The High Holy Days of the Jewish religion have come and gone, remaining on the calendar in October are festivals, moments to embrace the harvests, natures bounty, our coexistence with the Earth. Yom Kippur ended and supposedly the Book of Life, our personal book of life has begun and the mysteries will be revealed for the next 365 days if we are lucky or, our families and friends will understand that not every one was able to complete all of his or her chapters. We prayed, we fasted, we asked for forgiveness and we forgave. And yet, somehow, I still find myself confused, concerned and more convinced that consequences each day seem to have little meaning for the actions we commit.
I don’t understand how we are debating, if an assault weapon is a patriotic symbol of America. I don’t understand how we debate the rights of free people to demonstrate free speech, be it taking a knee or questioning the equalities of others. I don’t understand, how because less lives were lost during Hurricane Maria, than with Katrina, those recently lost lives mean less. I don’t understand, how food, shelter, health are questioned because there is no budget for all of the needs those three areas of life require.
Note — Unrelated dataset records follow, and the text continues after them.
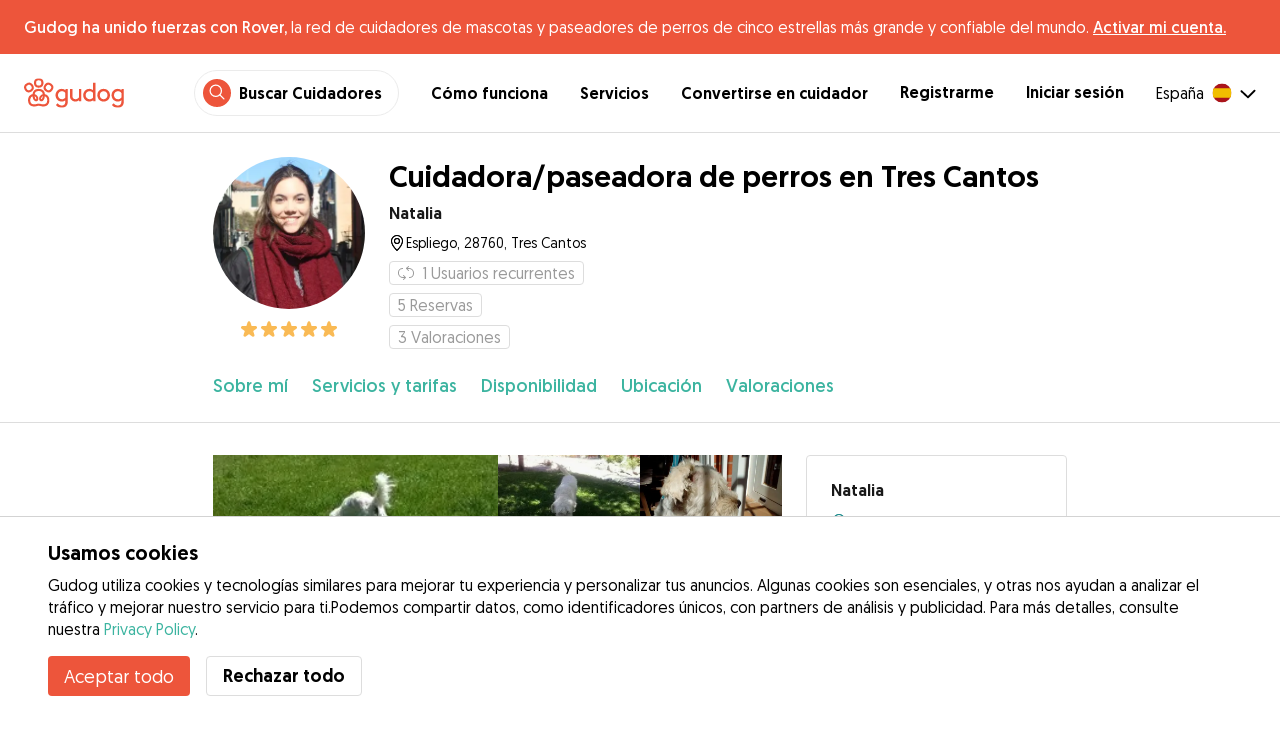

--- FILE ---
content_type: application/javascript; charset=UTF-8
request_url: https://gudog.com/_next/static/chunks/29691.46b9d8a75f1449ea.js
body_size: 691
content:
"use strict";(self.webpackChunk_N_E=self.webpackChunk_N_E||[]).push([[29691],{29691:function(e,l,a){a.r(l);var t,n,c,r=a(20132);function i(){return(i=Object.assign?Object.assign.bind():function(e){for(var l=1;l<arguments.length;l++){var a=arguments[l];for(var t in a)Object.prototype.hasOwnProperty.call(a,t)&&(e[t]=a[t])}return e}).apply(this,arguments)}l.default=function(e){return r.createElement("svg",i({width:"1em",height:"1em",viewBox:"0 0 16 16",xmlns:"http://www.w3.org/2000/svg",xmlnsXlink:"http://www.w3.org/1999/xlink"},e),t||(t=r.createElement("defs",null,r.createElement("path",{d:"M15.91 13.287a.5.5 0 01-.697.123l-5-3.5a.5.5 0 11.574-.82l5 3.5a.5.5 0 01.123.697M9.53 8.5a.5.5 0 01-.5.5c-1.044 0-2.226-.733-3.04-1.697V8.5a.5.5 0 11-1 0V5.492a7.242 7.242 0 00-1.797.255A2.345 2.345 0 001.5 7.992V9.51A.5.5 0 011 10H.991a.5.5 0 01-.49-.509V7.992a3.35 3.35 0 012.418-3.206 8.253 8.253 0 012.61-.285l.032.006a.465.465 0 01.094.023l.042.016c.016.007.03.016.045.024.013.008.025.014.037.023.014.01.027.021.04.033.01.009.021.018.03.028.013.012.024.026.034.04.009.011.018.021.026.033.01.015.017.031.026.048.006.012.013.023.018.035.007.019.012.039.018.059l.01.033c.006.032.01.064.01.098 0 1.234 1.79 3 3.04 3a.5.5 0 01.5.5M4 12.05c0 .684-.642 1.69-1.242 2.405C2.272 15.032 1.334 16 .5 16a.5.5 0 110-1c.19 0 .764-.323 1.492-1.189C2.687 12.985 3 12.284 3 12.051a.5.5 0 111 0M8 15.5a.5.5 0 11-1 0c0-2.559-1.276-3.342-2.51-4.1-1.014-.622-2.063-1.266-2.063-2.8a.5.5 0 111 0c0 .929.573 1.326 1.587 1.948C6.344 11.365 8 12.382 8 15.5zM5.65 1c-.418 0-.733.099-.935.294-.21.202-.315.523-.315.956 0 .433.106.754.315.956.202.195.517.294.935.294.418 0 .733-.099.935-.294.21-.202.315-.523.315-.956 0-.433-.106-.754-.315-.956C6.383 1.1 6.068 1 5.65 1zm0 3.5c-.691 0-1.241-.192-1.634-.57-.409-.395-.616-.96-.616-1.68S3.607.965 4.016.57C4.41.192 4.96 0 5.65 0s1.241.192 1.634.57c.409.395.616.96.616 1.68s-.207 1.285-.616 1.68c-.393.378-.943.57-1.634.57z",id:"walking_svg__a"}))),r.createElement("g",{fill:"none",fillRule:"evenodd"},n||(n=r.createElement("mask",{id:"walking_svg__b",fill:"#fff"},r.createElement("use",{xlinkHref:"#walking_svg__a"}))),r.createElement("use",{fill:e.color,xlinkHref:"#walking_svg__a"}),r.createElement("g",{mask:"url(#walking_svg__b)",fill:e.color},c||(c=r.createElement("path",{d:"M0 0h16v15.964H0z"})))))}}}]);
//# sourceMappingURL=29691.46b9d8a75f1449ea.js.map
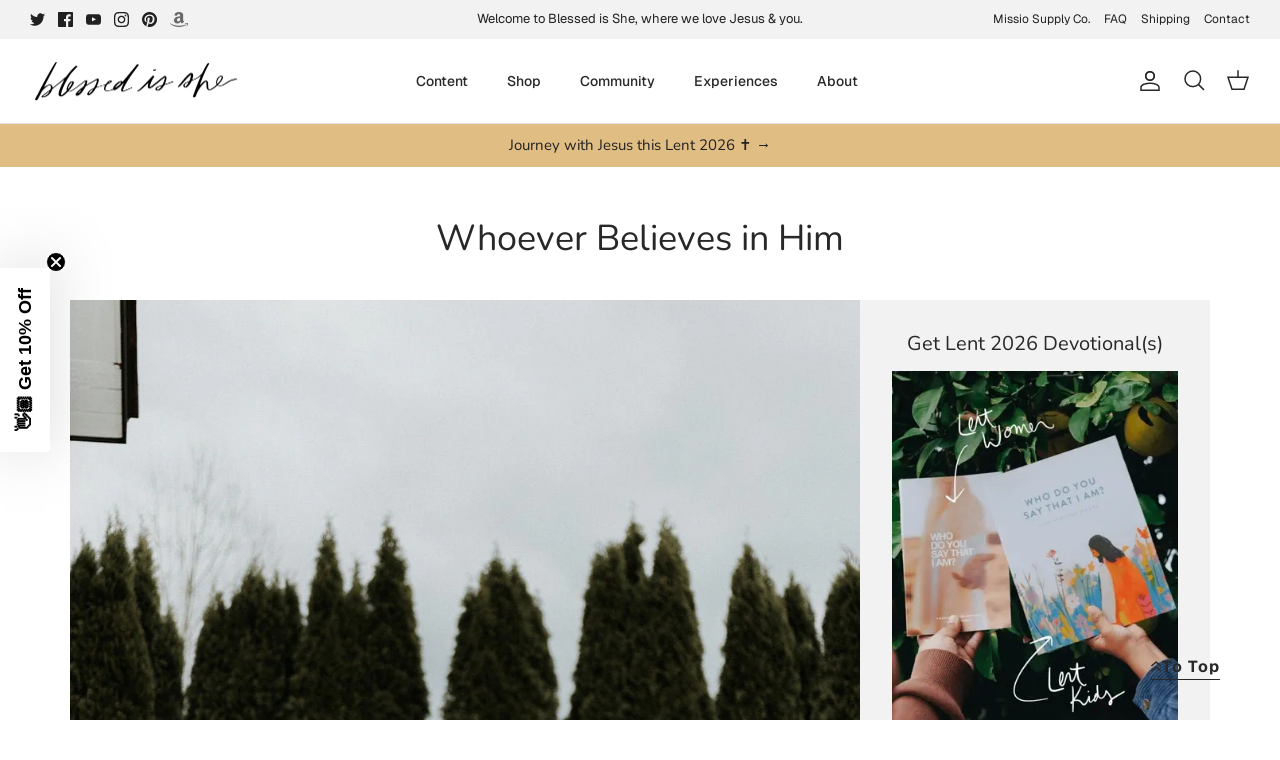

--- FILE ---
content_type: text/json
request_url: https://conf.config-security.com/model
body_size: 85
content:
{"title":"recommendation AI model (keras)","structure":"release_id=0x3e:25:3c:68:4f:71:4b:44:24:3f:71:29:26:66:74:63:5a:63:32:25:52:2d:32:23:43:2d:5f:74:32;keras;hlx506hp8p0i0g118tosupew90m0v3jcbfb24umk38n5njlu1fs5ra8flq2phink5z52ww30","weights":"../weights/3e253c68.h5","biases":"../biases/3e253c68.h5"}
I don’t understand, how quality of life can contain quality, when health insurance for children is cut, when food stamps for families has been cut, when wages are to be cut. I don’t understand, how being Gay scares the most religious of people. I don’t understand why women continue to be considered chattel, and how powerless they are to be regarding their own bodies. I don’t understand, how my Book of Life can exist, when all around me are people who hate, who despise, insecure people, who would rather see the demise of others finding differences than compromise.
I believe that a voice is necessary. But I wonder with both the explosion of bigotry, and bias, and the din of silence, who is listening? I swore to myself that i would not be silent, that no matter how small my words resonate, I will speak out loud, but the NOISE of NOTHINGNESS, makes my voice almost a whisper.
How many more must die, or maybe more must die when the the only solution to freedom seems to be guns. How many more must perish, or maybe more must perish, when we weigh the costs of care versus the costs of death. I am not stupid, yet all around me I hear useless rhetoric regarding freedom, equality, justice, and chance, and listening to all of that all I can think of is JUST HOW STUPID the world in which I live has become. If only we could all agree to end the NOISE of NOTHINGNESS, and speak the language of SOMETHING.